Excerpt provided

++++++++++++++++++++

All have been ensnared in the red tape of the sanctions.
Even if everything looks aboveboard, said Ziad Oubari, an Aleppo-based pharmaceutical manufacturer, suppliers often no longer allow merchants to order goods and pay for them 90 or 120 days later. Now they want all the money in advance, and even then banks often refuse to carry out the transfer.
“I have money, I can’t transfer it, I can’t buy anything with it, I can’t even put it in the bank,” he said in an interview recently, adding that banks in neighboring Lebanon have accepted Syrian account holders in the past but now impose high commissions or freeze accounts.
“And the lack of credit lines means people can’t get relatively small sums of money to restart factories that cost millions of dollars to build.”
In an underground wing of the hospital, Ismail spoke of aid from Europe that in 2010 equipped 23 hospitals each with 200 beds.
Now he couldn’t even get replacement parts for European dialysis machines, he said. He estimated that 10% of those suffering from kidney failure had died because the machines weren’t always operating.
Other chronically ill patients suffered from a shortage of medicines including methotrexate, a chemotherapy agent, as well as interferon and fluorouracil, medications used to treat cancers, that in the past were provided by the public health system but were now unavailable or had to be brought in privately from Lebanon.
“These people before could live with the disease,” Ismail said, “be an effective member of society. Now they can’t.”
One solution, he said, has been a pivot toward procuring equipment and medications from Assad ally Russia or China, India or Malaysia.
“But companies there don’t repair the machines we have — they replace them. That takes money and time, and many of our staff are trained in the U.S. and Europe so they don’t know how to use them,” he said, adding that alternative medications were often less effective.
The U.S. Treasury says it aims to “disrupt the Assad regime’s ability to finance its campaign of violence against the Syrian people.” Its Office of Foreign Asset Control has placed 467 individuals and entities in Syria on a Specially Designated Nationals and Blocked Persons List.

++++++++++++++++++++

(Stored data)
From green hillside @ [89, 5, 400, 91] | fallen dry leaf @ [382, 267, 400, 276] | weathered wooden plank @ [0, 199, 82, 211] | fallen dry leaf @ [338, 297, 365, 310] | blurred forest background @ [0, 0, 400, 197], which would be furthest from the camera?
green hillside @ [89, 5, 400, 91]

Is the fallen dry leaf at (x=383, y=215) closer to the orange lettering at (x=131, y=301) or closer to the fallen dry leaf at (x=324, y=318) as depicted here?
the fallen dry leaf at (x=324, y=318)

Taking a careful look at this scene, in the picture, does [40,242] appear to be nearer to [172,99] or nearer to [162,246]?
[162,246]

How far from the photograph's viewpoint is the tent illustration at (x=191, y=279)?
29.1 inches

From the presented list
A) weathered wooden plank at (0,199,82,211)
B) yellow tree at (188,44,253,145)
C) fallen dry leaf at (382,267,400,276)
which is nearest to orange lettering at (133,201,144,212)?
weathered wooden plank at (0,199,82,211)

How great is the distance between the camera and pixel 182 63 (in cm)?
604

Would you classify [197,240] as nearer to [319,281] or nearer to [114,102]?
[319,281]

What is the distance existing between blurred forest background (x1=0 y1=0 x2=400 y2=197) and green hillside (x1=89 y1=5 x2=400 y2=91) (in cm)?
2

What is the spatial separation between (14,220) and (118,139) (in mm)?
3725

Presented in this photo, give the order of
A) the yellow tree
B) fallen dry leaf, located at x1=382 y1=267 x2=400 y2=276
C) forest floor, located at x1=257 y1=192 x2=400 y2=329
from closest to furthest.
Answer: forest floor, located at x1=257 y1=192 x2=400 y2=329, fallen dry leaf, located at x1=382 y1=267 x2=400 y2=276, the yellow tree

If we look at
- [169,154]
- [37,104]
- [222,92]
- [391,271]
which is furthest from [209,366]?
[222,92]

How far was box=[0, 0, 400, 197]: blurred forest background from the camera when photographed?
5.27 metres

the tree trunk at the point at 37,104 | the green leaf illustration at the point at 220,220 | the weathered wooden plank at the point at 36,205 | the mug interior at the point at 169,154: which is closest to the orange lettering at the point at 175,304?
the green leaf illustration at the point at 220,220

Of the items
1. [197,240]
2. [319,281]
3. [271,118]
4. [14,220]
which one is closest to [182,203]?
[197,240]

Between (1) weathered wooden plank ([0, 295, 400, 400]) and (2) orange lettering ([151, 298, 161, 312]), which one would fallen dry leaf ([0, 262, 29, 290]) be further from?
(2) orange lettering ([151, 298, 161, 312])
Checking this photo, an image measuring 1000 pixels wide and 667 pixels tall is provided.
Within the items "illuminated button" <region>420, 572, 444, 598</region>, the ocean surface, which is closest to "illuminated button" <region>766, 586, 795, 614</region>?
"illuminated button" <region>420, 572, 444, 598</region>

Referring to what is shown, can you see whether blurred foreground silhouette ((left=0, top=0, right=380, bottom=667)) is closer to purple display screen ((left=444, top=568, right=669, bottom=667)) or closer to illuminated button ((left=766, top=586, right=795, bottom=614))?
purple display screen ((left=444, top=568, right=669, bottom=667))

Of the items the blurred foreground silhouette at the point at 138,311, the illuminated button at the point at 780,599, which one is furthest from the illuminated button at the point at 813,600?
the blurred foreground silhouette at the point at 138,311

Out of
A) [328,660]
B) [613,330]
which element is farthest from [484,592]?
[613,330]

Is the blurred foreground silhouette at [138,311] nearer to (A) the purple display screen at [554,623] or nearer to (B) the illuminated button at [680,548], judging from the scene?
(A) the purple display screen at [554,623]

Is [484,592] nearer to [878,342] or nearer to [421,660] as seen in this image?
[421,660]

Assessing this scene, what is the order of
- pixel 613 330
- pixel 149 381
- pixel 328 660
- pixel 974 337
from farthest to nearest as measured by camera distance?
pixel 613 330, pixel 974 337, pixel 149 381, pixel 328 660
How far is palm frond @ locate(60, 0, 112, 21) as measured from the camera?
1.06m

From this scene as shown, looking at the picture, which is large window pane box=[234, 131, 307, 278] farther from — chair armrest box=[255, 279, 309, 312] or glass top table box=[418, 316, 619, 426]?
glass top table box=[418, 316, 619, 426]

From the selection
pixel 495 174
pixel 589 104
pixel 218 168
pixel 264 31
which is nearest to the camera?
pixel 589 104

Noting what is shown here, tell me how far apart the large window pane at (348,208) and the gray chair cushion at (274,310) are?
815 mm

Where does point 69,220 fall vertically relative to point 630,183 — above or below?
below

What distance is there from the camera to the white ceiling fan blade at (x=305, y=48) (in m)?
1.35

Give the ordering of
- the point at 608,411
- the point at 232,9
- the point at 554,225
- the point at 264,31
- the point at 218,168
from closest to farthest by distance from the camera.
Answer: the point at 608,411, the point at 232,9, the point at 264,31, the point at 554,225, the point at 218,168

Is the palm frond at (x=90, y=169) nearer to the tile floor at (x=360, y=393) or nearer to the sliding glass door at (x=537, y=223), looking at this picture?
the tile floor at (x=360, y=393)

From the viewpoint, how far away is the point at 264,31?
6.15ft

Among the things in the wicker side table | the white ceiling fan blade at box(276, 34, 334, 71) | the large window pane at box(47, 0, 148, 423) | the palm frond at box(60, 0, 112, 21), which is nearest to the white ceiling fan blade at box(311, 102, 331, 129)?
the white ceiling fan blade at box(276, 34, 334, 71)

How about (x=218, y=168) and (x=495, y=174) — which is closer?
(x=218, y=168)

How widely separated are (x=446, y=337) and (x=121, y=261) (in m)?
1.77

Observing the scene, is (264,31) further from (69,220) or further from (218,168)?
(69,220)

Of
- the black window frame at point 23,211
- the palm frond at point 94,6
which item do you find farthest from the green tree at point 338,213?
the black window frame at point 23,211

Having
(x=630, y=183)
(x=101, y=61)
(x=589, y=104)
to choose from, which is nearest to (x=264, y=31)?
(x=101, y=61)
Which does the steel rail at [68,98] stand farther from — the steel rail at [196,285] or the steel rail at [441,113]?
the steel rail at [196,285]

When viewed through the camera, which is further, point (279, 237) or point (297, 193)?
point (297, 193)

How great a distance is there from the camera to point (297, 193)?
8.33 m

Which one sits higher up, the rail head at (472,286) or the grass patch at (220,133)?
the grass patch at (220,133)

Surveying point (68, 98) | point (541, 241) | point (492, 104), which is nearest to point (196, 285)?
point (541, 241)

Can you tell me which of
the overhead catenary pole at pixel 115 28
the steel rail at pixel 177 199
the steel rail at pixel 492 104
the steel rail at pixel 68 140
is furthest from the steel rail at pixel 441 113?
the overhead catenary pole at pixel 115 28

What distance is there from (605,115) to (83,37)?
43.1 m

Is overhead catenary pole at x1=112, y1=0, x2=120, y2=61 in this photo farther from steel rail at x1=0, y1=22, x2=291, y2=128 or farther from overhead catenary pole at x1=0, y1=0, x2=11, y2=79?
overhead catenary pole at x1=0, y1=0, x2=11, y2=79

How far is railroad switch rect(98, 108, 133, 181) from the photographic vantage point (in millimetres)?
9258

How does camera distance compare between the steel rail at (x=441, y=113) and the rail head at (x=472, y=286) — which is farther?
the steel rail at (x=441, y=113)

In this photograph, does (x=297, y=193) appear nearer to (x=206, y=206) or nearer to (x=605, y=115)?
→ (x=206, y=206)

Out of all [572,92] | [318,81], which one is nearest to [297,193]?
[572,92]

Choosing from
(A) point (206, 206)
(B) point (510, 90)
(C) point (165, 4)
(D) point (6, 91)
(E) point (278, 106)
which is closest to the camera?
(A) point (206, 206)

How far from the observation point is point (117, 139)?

++++++++++++++++++++

Problems to solve
- A) Duplicate the portion of the excerpt on sanctions in Syria from "Other chronically ill" up to and including "India or Malaysia.".
- B) List the countries that, according to the excerpt on sanctions in Syria, hospitals have pivoted toward for procuring equipment and medications.
Only the excerpt on sanctions in Syria is to be used.

Answers in order
- A)
Other chronically ill patients suffered from a shortage of medicines including methotrexate, a chemotherapy agent, as well as interferon and fluorouracil, medications used to treat cancers, that in the past were provided by the public health system but were now unavailable or had to be brought in privately from Lebanon.
“These people before could live with the disease,” Ismail said, “be an effective member of society. Now they can’t.”
One solution, he said, has been a pivot toward procuring equipment and medications from Assad ally Russia or China, India or Malaysia.

- B) Russia, China, India, Malaysia